● Supplied data
________________
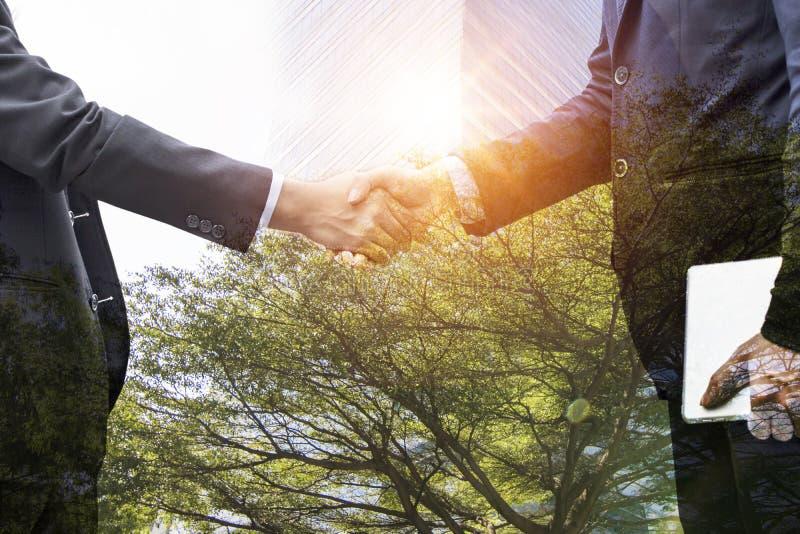 Trząść ręki i negocjuje z partnerem pomyślnym obrazy stock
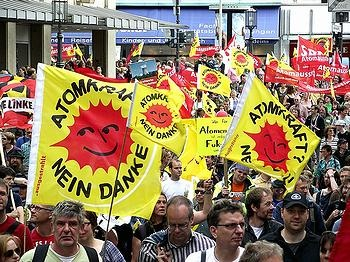 Anti-nuclear protesters march in Bonn, May 28, 2011. PHOTO: Burger Blog Blankenheim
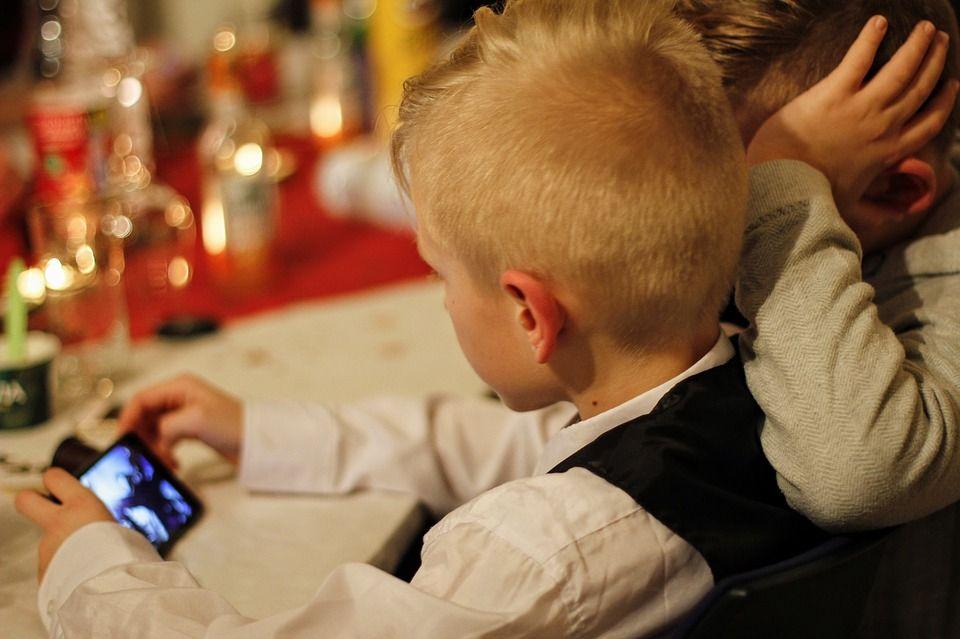 kids on a phone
________________
● What you will do
If the data includes images, skip them and copy every line exactly.

● Task response
 Trząść ręki i negocjuje z partnerem pomyślnym obrazy stock
 Anti-nuclear protesters march in Bonn, May 28, 2011. PHOTO: Burger Blog Blankenheim
 kids on a phone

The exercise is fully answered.